Work task 1
In the journal excerpt, which of the two fantasy authors does the writer say they re-read every year?
Work task 2
Carry on the journal excerpt with a new entry in the same voice, following the film note that ends it.

Supplied text
Like every country, its problems are its own, and should be sorted by the folks with a legitimate interest in the matter.  #primedirective

Still mulling the notion that the fantasy novels of Tolkein (read only once or twice) and C.S. Lewis (re-read yearly) have their sources in undisclosed wartime travels in the Balkans and elsewhere.  Lunatic notion, but the second Lewis novel has clear resonances with his American travels, and the others seem to have a similar verisimilitude -- and the overarching theme is an Englishman type coming into contact with distant cultures. And then there's the powerful City contacts of Charles Williams.  (My hierarchy puts him between the two.)

Every work of fiction is an invitation to fictionalize the life of the author.   


 


 

One trick in securing the housing is to find a place somewhere between the cobblestoned tourist-catering places and the hobbit villages.  Clearly, the present booking has landed me far afield into the latter.  Much like the place in German Romanian Transylvania some time ago, the only difference being that the neighbors' chairs facing the windows are much closer here.  Will be a bit of an exercise in dispassion. Om.


Quiet day.  The goal was to sit quietly and read.  Restoring a bit of the focus that was lost last month in the inner-city rooms.  Quite successful for most of the day.  

To be productive, occasionally you need to think of yourself as an animal, and cause the animal to do the useful things by manipulating surroundings and habits.  While always reserving the capacity of free will that could accomplish everything in an un-caused and spontaneous fell swoop of success.  

Gently down the stream.   

Postprandial cinema: Trial and Error (The Dock Brief), 1962.  John Mortimer play, on Broadway the previous year, adapted for film with Peter Sellars.  The Proto-Rumpole.  Very mid-century UK, a bit like a J.B. Priestley, with morals and apercus of a masonic tincture scattered in among the macarizing.  Worthwhile.

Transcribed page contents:
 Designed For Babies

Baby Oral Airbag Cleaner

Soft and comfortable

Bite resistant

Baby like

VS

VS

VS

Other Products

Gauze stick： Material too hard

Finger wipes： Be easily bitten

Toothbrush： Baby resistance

Task response 1
C.S. Lewis.

Task response 2
 Pisistratus is still the classical paradigm, perhaps.  Some of the details are almost eerily on-point.  A tyranny brought to power by the people over the oligarchs.  His supporters wearing characteristic garments that one historian said kept them on the farm because they looked ridiculous in the cities.  Reaching out to the conventionally highly-regarded poets and writers, so long as they wrote in service of his golden age.

 I have to wonder if part of the chaos in the country now is from no one explaining the different thories of power, how they relate, and which of them (after a pragmatic alliance with the right-wing think tanks), has suddenly come into almost unchecked power.

These are the corporate types of New Netherlands.  This is a specific theory of power, and virtue (Weber, Gierke, etc.).  Instead of voting for their own representatives, the people voted for their neighbors' boss, in the hope that their neighbors would get what was coming to them.  And now, at least for the nonce, it's America, Inc.

That's the dark view.  There's another way of seeing it, in that very old forms of statecraft are being used in the manner of free-enterprise corporations, and there's an outside chance that new forms of statecraft might result.

It's a vertiginous moment, and one that could still go either way, but very few people seem to realize the nature of the event, and the history of these forms. Or how far we might be from the ground.

I see that India is trying to get a handle on the stray dog problem, interestingly through judicial means.  When the poor neighborhoods are marked by hungry, roaming, suffering carnivorous animals, civilization needs to adjust a few things.  Those in the neighborhoods come to symbiosis with them, of course (with lapses and exceptions), but I can vouch for the fact that they have a different approach to the stranger.

The northern countries have solved the problem admirably by sterilizing them and leaving them in place, but the root of it is that people bring them into the place and then cast them out.   

Local strays I've encountered have seemed quite docile.  Much more like the country to the west in that respect than the one to the southwest.

I'm not exaggerating the noxiousness of Balkan smoking and vaping.  Part of the culture, so you just have to accept that the air will be a bit poisoned in the polis. One reason the morning runs are always calculated to hit the point between the dogs and the first waves of smoking/vaping humans on the sidewalk.  Inter canem et lupem.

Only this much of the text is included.